Briefing and Consultations on Libya and Briefing on Security Challenges in the Mediterranean Region
The situation in Libya and the security challenges in the Mediterranean region are expected to be the focus of two meetings at the end of the second week of Italy’s presidency (16 and 17 November). Both meetings are expected to be chaired by the Foreign Minister of Italy, Angelino Alfano.
The situation in Libya
On 16 November, the Council is expected to receive briefings from the Special Representative and head of the UN Support Mission in Libya (UNSMIL), Ghassan Salamé, and from the chair of the 1970 Libya Sanctions Committee, Ambassador Olof Skoog (Sweden). Salamé will provide an update on the implementation of the UN Action Plan for the resumption of an inclusive Libya-owned political process, which was endorsed by the Council in a 10 October presidential statement (S/PRST/2017/19). Although the meeting will be followed by consultations, Council members are likely to deliver statements in the open chamber.
Council members will be interested in hearing more about the meetings organised by Salamé in October with members of both the Tobruk-based House of Representatives and the Tripoli-based High Council of State. The goal of these meetings was to finalise amendments to the 2015 Libyan Political Agreement (LPA). While convergence started to emerge on some issues (including the separation of executive authority into a three-member Presidency Council and a ministerial cabinet), key issues remain outstanding. Chief among these is agreeing which office will hold the responsibility of supreme commander of the armed forces. Council members are likely to be interested in Salamé’s assessment of the stumbling blocks to reaching and implementing such agreement, as well as his plan to convene further meetings and table bridging proposals to try to move the negotiation process forward.

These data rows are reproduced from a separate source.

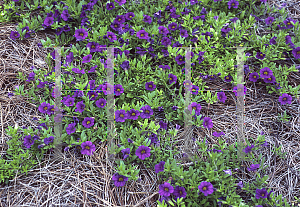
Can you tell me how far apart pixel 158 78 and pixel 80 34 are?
1.14m

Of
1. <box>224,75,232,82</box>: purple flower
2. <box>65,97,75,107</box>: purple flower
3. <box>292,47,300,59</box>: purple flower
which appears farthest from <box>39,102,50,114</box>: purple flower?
<box>292,47,300,59</box>: purple flower

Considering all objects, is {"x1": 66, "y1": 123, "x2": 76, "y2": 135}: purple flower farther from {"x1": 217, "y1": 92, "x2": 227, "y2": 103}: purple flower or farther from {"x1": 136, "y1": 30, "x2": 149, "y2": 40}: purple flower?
{"x1": 217, "y1": 92, "x2": 227, "y2": 103}: purple flower

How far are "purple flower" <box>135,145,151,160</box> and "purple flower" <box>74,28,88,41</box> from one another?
1.63m

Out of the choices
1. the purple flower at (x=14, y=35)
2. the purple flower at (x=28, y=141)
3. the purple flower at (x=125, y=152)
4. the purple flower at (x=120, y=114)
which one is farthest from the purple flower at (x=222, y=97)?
the purple flower at (x=14, y=35)

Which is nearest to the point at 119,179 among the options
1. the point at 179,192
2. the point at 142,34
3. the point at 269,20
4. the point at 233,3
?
the point at 179,192

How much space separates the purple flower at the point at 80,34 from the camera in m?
3.11

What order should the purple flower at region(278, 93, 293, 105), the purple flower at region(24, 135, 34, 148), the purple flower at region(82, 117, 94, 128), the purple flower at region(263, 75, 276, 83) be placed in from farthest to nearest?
the purple flower at region(263, 75, 276, 83) → the purple flower at region(278, 93, 293, 105) → the purple flower at region(82, 117, 94, 128) → the purple flower at region(24, 135, 34, 148)

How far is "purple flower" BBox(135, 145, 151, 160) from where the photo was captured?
91.4 inches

The UN Action Plan assumes that the LPA, with some amendments, will continue to provide the framework for the political process. However, Khalifa Haftar, the head of the so-called Libyan National Army, has repeatedly said in public that the transitional period outlined in the LPA will end in December, while threatening to take action to avoid an institutional vacuum. Council members might be interested in discussing with Salamé a joint approach and coherent messages in order to prevent escalation ahead of the perceived December deadline.
Council members are also expected to discuss the recent escalation of violence in Libya that has been marked by increased fighting among militias affiliated with various parties, including near Tripoli, and ongoing human rights violations and violations of international humanitarian law. The LNA’s siege of Derna, which has included airstrikes, has resulted in the death of dozens of civilians.
Briefing the Council on 7 November, ICC Prosecutor Fatou Bensouda expressed concerns at the discovery in the town of al-Abyar, near Benghazi, of the bodies of 36 people who appear to have been tortured and executed. She reminded the Council of the responsibility of military commanders for crimes committed by those under their effective command and control, and stated that she would “not hesitate to bring new applications for warrants of arrest”.
Security Challenges in the Mediterranean Region
On Friday (17 November), Italy is planning to hold a briefing that is expected to explore the challenges to peace and security in the Mediterranean region. Secretary-General António Guterres is the anticipated briefer.
The meeting is expected to focus on the root causes of the security problems in the Mediterranean and to consider initiatives to promote regional stability. While the Council addresses some conflicts with impact on the region separately (Libya, Syria, and the Sahel), the objective of this meeting is to identify the spill-over effects of these conflicts more holistically. Among the issues that are expected to be discussed are the threat of terrorism and violent extremism, the destabilising role of illicit trafficking and transnational organised crime, the protection of minorities and cultural heritage, and the role of women and youth. The meeting is further expected to provide an opportunity to tackle the factors that lead to displacement, such as limited socio-economic development, the absence of state authority and accountable institutions, and the impact of climate change. In this sense, members may address the measures that can be taken by the international community to manage the tensions caused by complex migration-related issues.
While discussing the security challenges in the Mediterranean region, Council members may stress the importance of upholding human rights and international refugee law. On 14 November, the UN High Commissioner for Human Rights, Zeid Ra’ad Al Hussein, characterised the suffering of migrants detained in Libya as “an outrage to the conscience of humanity”. He criticised the international community for turning a blind eye to the horrors endured by migrants in Libya “and pretend[ing] that the situation can be remedied only by improving conditions in detention”.